How BentoML works | Image source: BentoML

The Bento ecosystem's shining star is its cloud: BentoCloud is an extension of BentoML's framework, offering additional tools and services to make deploying, monitoring, and scaling AI models even easier. 

By signing up, users can access free credits to get started, making it an attractive option for developers and enterprises.

If you are a non-technical individual looking for a no-code to low-code solution for developing an LLM application, I recommend following the Local AI with Docker, n8n, Qdrant, and Ollama guide.

Build MLOps Skills Today

Start from scratch and gain career-building MLOps skills.
Start Learning for Free

Getting Started with BentoML

In this section, we will serve a simple AI application that takes questions and context from the user and generates the response.

We will start by installing BentoML, PyTorch, and the Transformers library using pip. Run the following commands in your terminal:  

$ pip install bentoml
$ pip install torch
$ pip install transformers

Next, we will create a service.py file to define the AI server. 

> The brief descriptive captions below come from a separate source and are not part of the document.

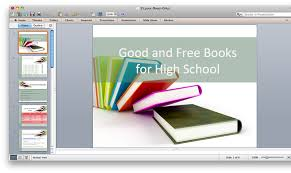 How To Download A Powerpoint Template Free Powerpoint Templates Education Theme Free Download Powerpoint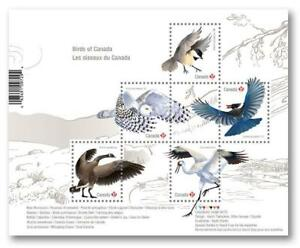 2018 CANADA Post 📭🦅🕊🦉 BIRDS Souvenir Sheet 🦅🕊🦉📬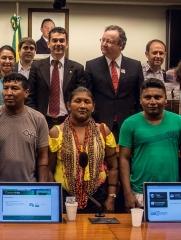 Francisco Assis nomeado responsável pelo primeiro relatório do Parlamento Europeu sobre os direitos dos povos indígenas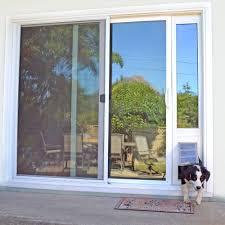 Sliding Glass Door With Pet Door Built In.Lowes Patio Doors With Dog ...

Using BentoML commands, we will import the Transformers pipeline, which allows us to load the model and perform inference with just 2 lines of code.

We will set up example text inputs and context, configure the BentoML service with parameters like the number of CPUs and traffic timeout, and initialize the Question_Answering class using the Transformers pipeline.

Finally, we will create an API called generate(), which takes inputs and outputs and returns the generated answer.

from __future__ import annotations

import bentoml

with bentoml.importing():
    from transformers import pipeline


EXAMPLE_INPUT = "How can I generate a secure password?"
EXAMPLE_CONTEXT = """
To generate a secure password, you can use tools like the LastPass Password Generator.
These tools create strong, random passwords that help prevent security threats by ensuring your accounts are protected against hacking attempts.
A secure password typically includes a mix of uppercase and lowercase letters, numbers, and special characters. Avoid using easily guessable information like names or birthdays.
Using a password manager like LastPass can also help you store and manage these secure passwords effectively.
"""



@bentoml.service(
    resources={"cpu": "4"},
    traffic={"timeout": 10},
)
class Question_Answering:
    def __init__(self) -> None:
        # Load model into pipeline
        self.pipe = pipeline(
            "question-answering",
            model="deepset/roberta-base-squad2",
        )

    @bentoml.api
    def generate(
        self,
        text: str =EXAMPLE_INPUT,
        doc: str = EXAMPLE_CONTEXT,
    ) -> str:
        result = self.pipe(question=text, context=doc)
        return result["answer"]

Serve the AI service locally by typing the following command into the terminal: 

$ bentoml serve service:Question_Answering 

As you can see, we have provided the command above with the file name (service) and the Python class (Question_Answering ) name for AI model inference.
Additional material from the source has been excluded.